++++ Excerpted data
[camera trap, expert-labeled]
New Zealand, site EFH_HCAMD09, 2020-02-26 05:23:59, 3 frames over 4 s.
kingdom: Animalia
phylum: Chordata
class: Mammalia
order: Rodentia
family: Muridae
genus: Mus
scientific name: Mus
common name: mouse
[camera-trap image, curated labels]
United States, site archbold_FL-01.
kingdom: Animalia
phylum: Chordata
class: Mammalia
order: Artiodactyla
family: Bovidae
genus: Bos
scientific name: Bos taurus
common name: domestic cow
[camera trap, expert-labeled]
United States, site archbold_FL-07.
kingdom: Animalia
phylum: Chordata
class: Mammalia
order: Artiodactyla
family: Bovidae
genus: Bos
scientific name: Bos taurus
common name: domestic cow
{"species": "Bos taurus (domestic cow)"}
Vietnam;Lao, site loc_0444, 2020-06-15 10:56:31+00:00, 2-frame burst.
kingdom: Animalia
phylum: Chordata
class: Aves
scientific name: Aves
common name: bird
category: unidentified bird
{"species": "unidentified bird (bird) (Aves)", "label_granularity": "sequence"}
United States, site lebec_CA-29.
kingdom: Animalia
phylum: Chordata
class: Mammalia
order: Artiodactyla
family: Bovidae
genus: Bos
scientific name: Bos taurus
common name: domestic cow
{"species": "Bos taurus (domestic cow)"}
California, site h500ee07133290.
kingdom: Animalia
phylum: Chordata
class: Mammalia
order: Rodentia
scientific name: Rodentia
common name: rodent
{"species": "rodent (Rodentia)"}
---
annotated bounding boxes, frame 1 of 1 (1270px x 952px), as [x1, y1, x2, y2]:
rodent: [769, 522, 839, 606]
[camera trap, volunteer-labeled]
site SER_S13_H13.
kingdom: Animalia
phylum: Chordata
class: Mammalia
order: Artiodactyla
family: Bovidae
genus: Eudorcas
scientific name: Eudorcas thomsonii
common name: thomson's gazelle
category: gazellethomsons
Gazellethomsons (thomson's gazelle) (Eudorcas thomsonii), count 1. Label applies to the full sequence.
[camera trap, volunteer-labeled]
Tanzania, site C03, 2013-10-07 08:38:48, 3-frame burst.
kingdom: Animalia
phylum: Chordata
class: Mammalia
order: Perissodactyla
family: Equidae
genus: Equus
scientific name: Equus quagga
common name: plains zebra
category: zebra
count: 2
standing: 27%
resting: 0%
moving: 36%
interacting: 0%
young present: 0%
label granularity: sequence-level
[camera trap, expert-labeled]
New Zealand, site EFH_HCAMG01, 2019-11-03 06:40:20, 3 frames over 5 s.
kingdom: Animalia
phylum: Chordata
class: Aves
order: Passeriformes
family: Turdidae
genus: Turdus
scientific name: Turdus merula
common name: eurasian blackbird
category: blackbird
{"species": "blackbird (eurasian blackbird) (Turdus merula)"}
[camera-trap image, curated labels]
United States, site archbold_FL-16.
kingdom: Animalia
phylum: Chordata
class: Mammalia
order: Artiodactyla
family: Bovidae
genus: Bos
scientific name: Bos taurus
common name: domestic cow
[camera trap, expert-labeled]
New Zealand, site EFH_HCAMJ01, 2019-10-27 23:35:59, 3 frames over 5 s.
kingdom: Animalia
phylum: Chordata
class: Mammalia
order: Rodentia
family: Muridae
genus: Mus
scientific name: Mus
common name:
++++++++
▶ _What you are asked to do_: Print out each record above exactly, with nothing omitted.

▶ _Task response_:
[camera trap, expert-labeled]
New Zealand, site EFH_HCAMD09, 2020-02-26 05:23:59, 3 frames over 4 s.
kingdom: Animalia
phylum: Chordata
class: Mammalia
order: Rodentia
family: Muridae
genus: Mus
scientific name: Mus
common name: mouse
[camera-trap image, curated labels]
United States, site archbold_FL-01.
kingdom: Animalia
phylum: Chordata
class: Mammalia
order: Artiodactyla
family: Bovidae
genus: Bos
scientific name: Bos taurus
common name: domestic cow
[camera trap, expert-labeled]
United States, site archbold_FL-07.
kingdom: Animalia
phylum: Chordata
class: Mammalia
order: Artiodactyla
family: Bovidae
genus: Bos
scientific name: Bos taurus
common name: domestic cow
{"species": "Bos taurus (domestic cow)"}
Vietnam;Lao, site loc_0444, 2020-06-15 10:56:31+00:00, 2-frame burst.
kingdom: Animalia
phylum: Chordata
class: Aves
scientific name: Aves
common name: bird
category: unidentified bird
{"species": "unidentified bird (bird) (Aves)", "label_granularity": "sequence"}
United States, site lebec_CA-29.
kingdom: Animalia
phylum: Chordata
class: Mammalia
order: Artiodactyla
family: Bovidae
genus: Bos
scientific name: Bos taurus
common name: domestic cow
{"species": "Bos taurus (domestic cow)"}
California, site h500ee07133290.
kingdom: Animalia
phylum: Chordata
class: Mammalia
order: Rodentia
scientific name: Rodentia
common name: rodent
{"species": "rodent (Rodentia)"}
---
annotated bounding boxes, frame 1 of 1 (1270px x 952px), as [x1, y1, x2, y2]:
rodent: [769, 522, 839, 606]
[camera trap, volunteer-labeled]
site SER_S13_H13.
kingdom: Animalia
phylum: Chordata
class: Mammalia
order: Artiodactyla
family: Bovidae
genus: Eudorcas
scientific name: Eudorcas thomsonii
common name: thomson's gazelle
category: gazellethomsons
Gazellethomsons (thomson's gazelle) (Eudorcas thomsonii), count 1. Label applies to the full sequence.
[camera trap, volunteer-labeled]
Tanzania, site C03, 2013-10-07 08:38:48, 3-frame burst.
kingdom: Animalia
phylum: Chordata
class: Mammalia
order: Perissodactyla
family: Equidae
genus: Equus
scientific name: Equus quagga
common name: plains zebra
category: zebra
count: 2
standing: 27%
resting: 0%
moving: 36%
interacting: 0%
young present: 0%
label granularity: sequence-level
[camera trap, expert-labeled]
New Zealand, site EFH_HCAMG01, 2019-11-03 06:40:20, 3 frames over 5 s.
kingdom: Animalia
phylum: Chordata
class: Aves
order: Passeriformes
family: Turdidae
genus: Turdus
scientific name: Turdus merula
common name: eurasian blackbird
category: blackbird
{"species": "blackbird (eurasian blackbird) (Turdus merula)"}
[camera-trap image, curated labels]
United States, site archbold_FL-16.
kingdom: Animalia
phylum: Chordata
class: Mammalia
order: Artiodactyla
family: Bovidae
genus: Bos
scientific name: Bos taurus
common name: domestic cow
[camera trap, expert-labeled]
New Zealand, site EFH_HCAMJ01, 2019-10-27 23:35:59, 3 frames over 5 s.
kingdom: Animalia
phylum: Chordata
class: Mammalia
order: Rodentia
family: Muridae
genus: Mus
scientific name: Mus
common name:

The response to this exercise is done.